Born in 1952, the son of a civil engineer, Imran Ahmed Khan Niazi described himself as a shy child who grew up with four sisters in an affluent urban Pashtun family in Lahore, Pakistan's second-biggest city.

After a privileged education in Lahore, during which his cricketing skills became evident, he went on to the University of Oxford where he graduated with a degree in Philosophy, Politics, and Economics.

As his cricket career flourished, he developed a playboy reputation in London in the late 1970s.

In 1995, he married Jemima Goldsmith, daughter of business tycoon James Goldsmith. The couple, who had two sons together, divorced in 2004. A second brief marriage to TV journalist Reham Nayyar Khan also ended in divorce.

His third marriage to Bushra Bibi, a spiritual leader whom Khan had come to know during his visits to a 13th century shrine in Pakistan, reflected his deepening interest in Sufism - a form of Islamic practice that emphasises spiritual closeness to God.

Once in power, Khan embarked on his plan of building a "welfare" state modelled on what he said was an ideal system dating back to the Islamic world some 14 centuries earlier.

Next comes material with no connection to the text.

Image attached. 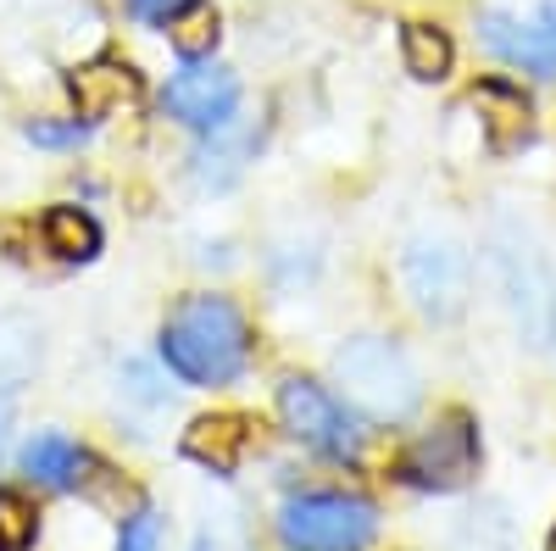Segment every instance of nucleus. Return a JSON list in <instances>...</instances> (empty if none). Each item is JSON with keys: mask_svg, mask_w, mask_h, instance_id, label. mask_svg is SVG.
Masks as SVG:
<instances>
[{"mask_svg": "<svg viewBox=\"0 0 556 551\" xmlns=\"http://www.w3.org/2000/svg\"><path fill=\"white\" fill-rule=\"evenodd\" d=\"M162 356L184 385H228L251 356V329L228 296H184L162 329Z\"/></svg>", "mask_w": 556, "mask_h": 551, "instance_id": "obj_1", "label": "nucleus"}, {"mask_svg": "<svg viewBox=\"0 0 556 551\" xmlns=\"http://www.w3.org/2000/svg\"><path fill=\"white\" fill-rule=\"evenodd\" d=\"M334 379H340L345 401L362 406L367 418H406V412L417 406V396H424L412 356L384 335L345 340L340 356H334Z\"/></svg>", "mask_w": 556, "mask_h": 551, "instance_id": "obj_2", "label": "nucleus"}, {"mask_svg": "<svg viewBox=\"0 0 556 551\" xmlns=\"http://www.w3.org/2000/svg\"><path fill=\"white\" fill-rule=\"evenodd\" d=\"M374 529H379V513L362 496H340V490L295 496L278 513V540L290 551H367Z\"/></svg>", "mask_w": 556, "mask_h": 551, "instance_id": "obj_3", "label": "nucleus"}, {"mask_svg": "<svg viewBox=\"0 0 556 551\" xmlns=\"http://www.w3.org/2000/svg\"><path fill=\"white\" fill-rule=\"evenodd\" d=\"M401 285H406V301L434 317V324H451V317L468 306V290H473V262L456 240H440V235H424L401 251Z\"/></svg>", "mask_w": 556, "mask_h": 551, "instance_id": "obj_4", "label": "nucleus"}, {"mask_svg": "<svg viewBox=\"0 0 556 551\" xmlns=\"http://www.w3.org/2000/svg\"><path fill=\"white\" fill-rule=\"evenodd\" d=\"M278 418H285V429L301 446H312L317 456L351 463L362 451V424L345 412V401L334 390H323L317 379H285L278 385Z\"/></svg>", "mask_w": 556, "mask_h": 551, "instance_id": "obj_5", "label": "nucleus"}, {"mask_svg": "<svg viewBox=\"0 0 556 551\" xmlns=\"http://www.w3.org/2000/svg\"><path fill=\"white\" fill-rule=\"evenodd\" d=\"M490 273H495V285L506 296V306H513L518 317V329L545 346L551 340V324H556V296H551V279H545V267L540 256L529 251V240H495L490 246Z\"/></svg>", "mask_w": 556, "mask_h": 551, "instance_id": "obj_6", "label": "nucleus"}, {"mask_svg": "<svg viewBox=\"0 0 556 551\" xmlns=\"http://www.w3.org/2000/svg\"><path fill=\"white\" fill-rule=\"evenodd\" d=\"M479 468V429L468 418H445L429 435H417L401 456V479L424 485V490H456L468 485Z\"/></svg>", "mask_w": 556, "mask_h": 551, "instance_id": "obj_7", "label": "nucleus"}, {"mask_svg": "<svg viewBox=\"0 0 556 551\" xmlns=\"http://www.w3.org/2000/svg\"><path fill=\"white\" fill-rule=\"evenodd\" d=\"M162 107L184 123V128H195V134H217L235 123V107H240V78L217 67V62H190L173 84H167V96Z\"/></svg>", "mask_w": 556, "mask_h": 551, "instance_id": "obj_8", "label": "nucleus"}, {"mask_svg": "<svg viewBox=\"0 0 556 551\" xmlns=\"http://www.w3.org/2000/svg\"><path fill=\"white\" fill-rule=\"evenodd\" d=\"M479 39L501 62H513L523 73H540V78H556V0L540 7L534 17H501L490 12L479 23Z\"/></svg>", "mask_w": 556, "mask_h": 551, "instance_id": "obj_9", "label": "nucleus"}, {"mask_svg": "<svg viewBox=\"0 0 556 551\" xmlns=\"http://www.w3.org/2000/svg\"><path fill=\"white\" fill-rule=\"evenodd\" d=\"M67 89H73V107H78V117H84V123H101V117H112V112L134 107L146 84H139V73H134L128 62L101 57V62H84V67L67 78Z\"/></svg>", "mask_w": 556, "mask_h": 551, "instance_id": "obj_10", "label": "nucleus"}, {"mask_svg": "<svg viewBox=\"0 0 556 551\" xmlns=\"http://www.w3.org/2000/svg\"><path fill=\"white\" fill-rule=\"evenodd\" d=\"M245 418H235V412H212V418H195L190 429H184V456H195L201 468L212 474H228L240 463L245 451Z\"/></svg>", "mask_w": 556, "mask_h": 551, "instance_id": "obj_11", "label": "nucleus"}, {"mask_svg": "<svg viewBox=\"0 0 556 551\" xmlns=\"http://www.w3.org/2000/svg\"><path fill=\"white\" fill-rule=\"evenodd\" d=\"M473 107H479V123H484L495 151H513V146L529 140V101L518 96L513 84H501V78L479 84L473 89Z\"/></svg>", "mask_w": 556, "mask_h": 551, "instance_id": "obj_12", "label": "nucleus"}, {"mask_svg": "<svg viewBox=\"0 0 556 551\" xmlns=\"http://www.w3.org/2000/svg\"><path fill=\"white\" fill-rule=\"evenodd\" d=\"M23 468L39 479V485H56V490H67V485H78L84 479V468H89V456L67 440V435H34L28 446H23Z\"/></svg>", "mask_w": 556, "mask_h": 551, "instance_id": "obj_13", "label": "nucleus"}, {"mask_svg": "<svg viewBox=\"0 0 556 551\" xmlns=\"http://www.w3.org/2000/svg\"><path fill=\"white\" fill-rule=\"evenodd\" d=\"M217 34H223V17H217L212 0H178V7L167 12V39H173V51H178L184 62L212 57Z\"/></svg>", "mask_w": 556, "mask_h": 551, "instance_id": "obj_14", "label": "nucleus"}, {"mask_svg": "<svg viewBox=\"0 0 556 551\" xmlns=\"http://www.w3.org/2000/svg\"><path fill=\"white\" fill-rule=\"evenodd\" d=\"M45 246H51L56 256H67V262H89L101 251V223L89 212H78V206H56L51 217H45Z\"/></svg>", "mask_w": 556, "mask_h": 551, "instance_id": "obj_15", "label": "nucleus"}, {"mask_svg": "<svg viewBox=\"0 0 556 551\" xmlns=\"http://www.w3.org/2000/svg\"><path fill=\"white\" fill-rule=\"evenodd\" d=\"M401 51H406V73L424 78V84H440V78L451 73V62H456L445 28H434V23H412V28L401 34Z\"/></svg>", "mask_w": 556, "mask_h": 551, "instance_id": "obj_16", "label": "nucleus"}, {"mask_svg": "<svg viewBox=\"0 0 556 551\" xmlns=\"http://www.w3.org/2000/svg\"><path fill=\"white\" fill-rule=\"evenodd\" d=\"M34 362H39V335H34V324H23V317H0V390L23 385Z\"/></svg>", "mask_w": 556, "mask_h": 551, "instance_id": "obj_17", "label": "nucleus"}, {"mask_svg": "<svg viewBox=\"0 0 556 551\" xmlns=\"http://www.w3.org/2000/svg\"><path fill=\"white\" fill-rule=\"evenodd\" d=\"M34 529H39V513L17 490H0V551H23L34 540Z\"/></svg>", "mask_w": 556, "mask_h": 551, "instance_id": "obj_18", "label": "nucleus"}, {"mask_svg": "<svg viewBox=\"0 0 556 551\" xmlns=\"http://www.w3.org/2000/svg\"><path fill=\"white\" fill-rule=\"evenodd\" d=\"M117 551H162V513L139 508V513L123 524V535H117Z\"/></svg>", "mask_w": 556, "mask_h": 551, "instance_id": "obj_19", "label": "nucleus"}, {"mask_svg": "<svg viewBox=\"0 0 556 551\" xmlns=\"http://www.w3.org/2000/svg\"><path fill=\"white\" fill-rule=\"evenodd\" d=\"M28 140L34 146H78L84 140V123H28Z\"/></svg>", "mask_w": 556, "mask_h": 551, "instance_id": "obj_20", "label": "nucleus"}, {"mask_svg": "<svg viewBox=\"0 0 556 551\" xmlns=\"http://www.w3.org/2000/svg\"><path fill=\"white\" fill-rule=\"evenodd\" d=\"M173 7H178V0H128V12H134L139 23H167Z\"/></svg>", "mask_w": 556, "mask_h": 551, "instance_id": "obj_21", "label": "nucleus"}, {"mask_svg": "<svg viewBox=\"0 0 556 551\" xmlns=\"http://www.w3.org/2000/svg\"><path fill=\"white\" fill-rule=\"evenodd\" d=\"M0 446H7V401H0Z\"/></svg>", "mask_w": 556, "mask_h": 551, "instance_id": "obj_22", "label": "nucleus"}]
</instances>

His government made a number of key appointments based on qualifications and not political favours and sought to reform hiring in the bureaucracy and civil service.

Other measures included making it easier for citizens to lodge complaints and the introduction of universal healthcare for the poor in one province with plans to expand the programme nationally. The government also began a project to plant 10 billion trees to reverse decades of deforestation.

To bolster a crippled economy, Khan made a significant U-turn in policy and secured an IMF bailout for Pakistan and set lofty, albeit unmet goals, to expand tax collection.

But his anti-corruption drive was heavily criticised as a tool for sidelining political opponents - many of whom were imprisoned on charges of graft.

Pakistan's generals also remained powerful and military officers, retired and serving, were placed in charge of more than a dozen civilian institutions.